An emulated map, unlike a theoretical perfect map, doesn’t have any of the performance benefits you’re pointing out.

The spec can’t tell you what is “efficient usage”. It can only give you and the driver developers an API and the required behavior of it. Unfortunately, there’s no call to ask the driver if mapping is real or emulated, so there’s ultimately no way to know for sure.

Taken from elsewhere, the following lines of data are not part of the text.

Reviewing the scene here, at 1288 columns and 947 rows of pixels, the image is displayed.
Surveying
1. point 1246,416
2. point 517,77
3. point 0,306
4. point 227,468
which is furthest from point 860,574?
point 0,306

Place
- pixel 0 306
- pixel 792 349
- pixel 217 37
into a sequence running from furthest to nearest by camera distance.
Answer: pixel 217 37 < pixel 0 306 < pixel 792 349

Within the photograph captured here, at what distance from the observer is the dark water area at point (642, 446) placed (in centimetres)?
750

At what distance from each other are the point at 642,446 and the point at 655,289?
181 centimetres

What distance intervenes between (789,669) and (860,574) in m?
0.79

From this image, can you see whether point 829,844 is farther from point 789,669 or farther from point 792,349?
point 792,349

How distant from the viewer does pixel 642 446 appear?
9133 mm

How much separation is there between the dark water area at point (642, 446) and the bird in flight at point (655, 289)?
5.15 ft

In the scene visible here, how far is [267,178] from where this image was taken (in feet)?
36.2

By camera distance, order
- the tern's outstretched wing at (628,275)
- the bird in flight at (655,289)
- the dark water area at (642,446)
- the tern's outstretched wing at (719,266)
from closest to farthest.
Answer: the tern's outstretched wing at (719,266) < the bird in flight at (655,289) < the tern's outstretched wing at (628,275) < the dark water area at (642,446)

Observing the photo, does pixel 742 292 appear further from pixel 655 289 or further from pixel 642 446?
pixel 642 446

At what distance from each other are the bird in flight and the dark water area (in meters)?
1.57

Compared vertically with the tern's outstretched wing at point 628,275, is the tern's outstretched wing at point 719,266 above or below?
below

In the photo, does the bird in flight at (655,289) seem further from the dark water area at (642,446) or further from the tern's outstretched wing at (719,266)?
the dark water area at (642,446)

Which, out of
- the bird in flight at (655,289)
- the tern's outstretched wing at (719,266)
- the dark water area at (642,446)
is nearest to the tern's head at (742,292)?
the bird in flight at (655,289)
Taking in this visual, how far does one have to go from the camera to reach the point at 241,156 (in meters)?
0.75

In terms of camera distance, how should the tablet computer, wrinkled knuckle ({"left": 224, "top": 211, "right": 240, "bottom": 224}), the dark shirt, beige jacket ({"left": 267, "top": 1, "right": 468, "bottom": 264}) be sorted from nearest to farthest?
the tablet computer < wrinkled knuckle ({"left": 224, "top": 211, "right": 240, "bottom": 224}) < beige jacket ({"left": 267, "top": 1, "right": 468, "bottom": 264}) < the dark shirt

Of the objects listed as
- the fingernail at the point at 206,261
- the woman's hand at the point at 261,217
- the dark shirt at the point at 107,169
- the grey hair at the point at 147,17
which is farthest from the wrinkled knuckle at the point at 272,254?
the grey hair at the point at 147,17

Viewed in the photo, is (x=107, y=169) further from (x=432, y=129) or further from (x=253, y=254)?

To be honest, though, if you asked for stream draw, the driver should expect that you’re going to frequently call BufferSubData or MapBuffer, so it should (at the least) have a copy in system memory if it can’t do real mapping. The fact that nVidia’s implementation likes to play nonsensical games with BufferData(NULL) is just because they aren’t writing a good implementation.

Maps can be emulated, and if they are, then they are a fancy glBufferSubData call (which is still likely to be a bit faster, as this is still driver-allocated memory, which could be DMA’d faster /easier than standard malloc’d memory). Ultimately, glMapBuffer shouldn’t be slower than BufferSubData, unless you gave the driver the wrong hint. At which point, you should accept the GIGO principle: Garbage in, Garbage out.